**DOCUMENT SEGMENT**
Fans of uber chef Thomas Keller will welcome "Bouchon" (Artisan Books, $50), featuring 150 recipes from humble shortbread and oatmeal raisin cookies to pistachio madeleines, pain au chocolat, raspberry macarons and other items from his fabled bakery.
FOR THE BAKER
Love dessert but hate to fuss? A stout float from "Sinfully Easy Delicious Desserts" (Artisan Books, $29.95) by Alice Medrich is the treat for you. The float is joined by dozens more recipes such as peanut butter pavlova, honey caramelized figs, and food processor chocolate mousse that are just as easy. And easily as tasty.
"Piece of Cake: Home Baking Made Simple" (Rizzoli, $29.95) by David Muniz and David Lesniak offers more than 120 recipes for classic American treats — think brownies, peanut butter cookies and blueberry muffins. Black and white cheesecake, an honest-to-goodness New York crumb cake, and cakes from bundts to babkas join the fun.

**INFORMATION SHOWN**
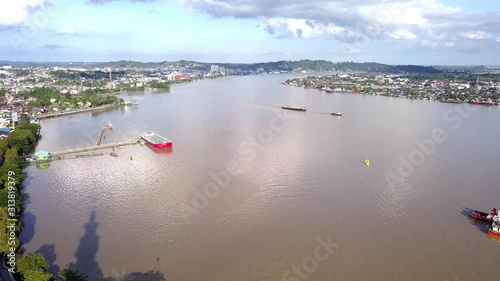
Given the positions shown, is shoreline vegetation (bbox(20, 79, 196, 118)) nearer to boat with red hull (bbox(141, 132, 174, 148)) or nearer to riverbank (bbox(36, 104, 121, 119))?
riverbank (bbox(36, 104, 121, 119))

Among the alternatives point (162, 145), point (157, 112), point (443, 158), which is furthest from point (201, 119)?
point (443, 158)

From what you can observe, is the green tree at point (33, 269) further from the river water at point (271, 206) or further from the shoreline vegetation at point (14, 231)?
the river water at point (271, 206)

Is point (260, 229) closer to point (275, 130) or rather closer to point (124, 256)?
Answer: point (124, 256)

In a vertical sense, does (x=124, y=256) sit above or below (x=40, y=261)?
below

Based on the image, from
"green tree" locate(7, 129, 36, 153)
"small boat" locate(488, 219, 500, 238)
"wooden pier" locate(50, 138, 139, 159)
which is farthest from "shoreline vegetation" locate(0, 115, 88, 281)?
"small boat" locate(488, 219, 500, 238)

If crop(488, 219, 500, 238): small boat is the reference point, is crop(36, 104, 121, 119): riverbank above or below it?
above

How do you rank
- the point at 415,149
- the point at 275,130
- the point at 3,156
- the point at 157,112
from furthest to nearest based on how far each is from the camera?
the point at 157,112 → the point at 275,130 → the point at 415,149 → the point at 3,156
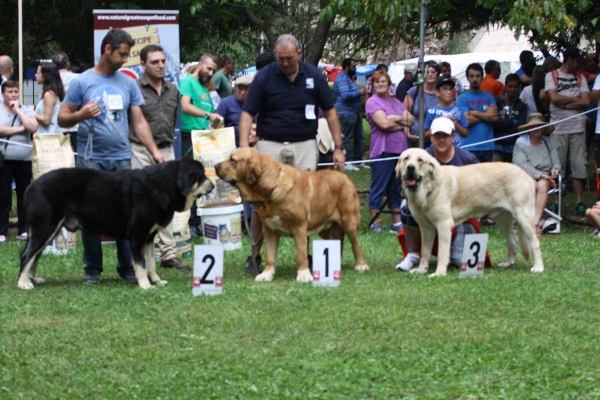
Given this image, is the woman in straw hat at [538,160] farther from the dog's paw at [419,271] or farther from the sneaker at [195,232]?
the sneaker at [195,232]

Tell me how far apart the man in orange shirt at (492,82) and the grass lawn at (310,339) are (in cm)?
755

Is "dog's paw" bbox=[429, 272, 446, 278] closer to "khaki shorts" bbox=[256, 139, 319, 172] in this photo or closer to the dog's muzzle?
the dog's muzzle

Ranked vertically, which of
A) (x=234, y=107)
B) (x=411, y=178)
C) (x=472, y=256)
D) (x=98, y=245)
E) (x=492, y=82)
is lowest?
(x=472, y=256)

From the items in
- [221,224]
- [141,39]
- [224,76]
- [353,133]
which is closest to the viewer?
[221,224]

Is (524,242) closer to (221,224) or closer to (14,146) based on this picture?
(221,224)

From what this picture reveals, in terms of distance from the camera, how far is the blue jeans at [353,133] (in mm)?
18797

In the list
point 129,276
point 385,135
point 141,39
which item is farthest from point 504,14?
point 129,276

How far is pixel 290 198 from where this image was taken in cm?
788

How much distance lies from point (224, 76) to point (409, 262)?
6134 mm

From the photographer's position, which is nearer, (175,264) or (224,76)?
(175,264)

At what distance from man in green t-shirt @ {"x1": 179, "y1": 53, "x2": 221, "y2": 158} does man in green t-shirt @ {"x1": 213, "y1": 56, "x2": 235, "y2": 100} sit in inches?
80.9

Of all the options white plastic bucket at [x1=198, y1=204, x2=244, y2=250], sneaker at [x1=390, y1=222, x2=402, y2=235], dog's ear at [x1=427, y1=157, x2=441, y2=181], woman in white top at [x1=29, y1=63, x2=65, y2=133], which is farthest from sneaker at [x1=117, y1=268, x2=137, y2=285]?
sneaker at [x1=390, y1=222, x2=402, y2=235]

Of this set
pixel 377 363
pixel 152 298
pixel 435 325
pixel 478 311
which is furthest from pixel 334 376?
pixel 152 298

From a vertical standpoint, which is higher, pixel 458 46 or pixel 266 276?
pixel 458 46
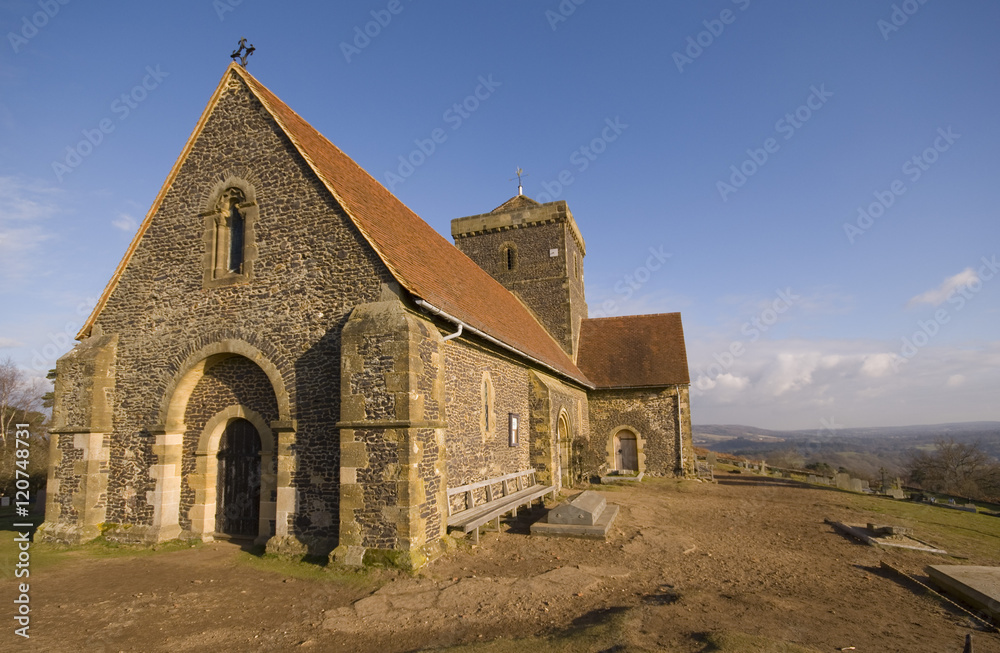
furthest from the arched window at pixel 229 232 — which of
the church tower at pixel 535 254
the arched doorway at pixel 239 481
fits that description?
the church tower at pixel 535 254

**GOALS**
1. Condense the paragraph of the cookbook roundup that opens with "Love dessert but hate to fuss?" into one or two sentences that keep its main facts.
2. Rename "float" as "shake" in a passage of the cookbook roundup: begin at the words "FOR THE BAKER" and stop after "easily as tasty.".
The material plays no part here.

**THE RESPONSES**
1. "Sinfully Easy Delicious Desserts" (Artisan Books, $29.95) by Alice Medrich suits dessert lovers who hate to fuss. It features a stout float and dozens more easy, tasty recipes, such as peanut butter pavlova, honey caramelized figs and food processor chocolate mousse.

2.
FOR THE BAKER
Love dessert but hate to fuss? A stout shake from "Sinfully Easy Delicious Desserts" (Artisan Books, $29.95) by Alice Medrich is the treat for you. The shake is joined by dozens more recipes such as peanut butter pavlova, honey caramelized figs, and food processor chocolate mousse that are just as easy. And easily as tasty.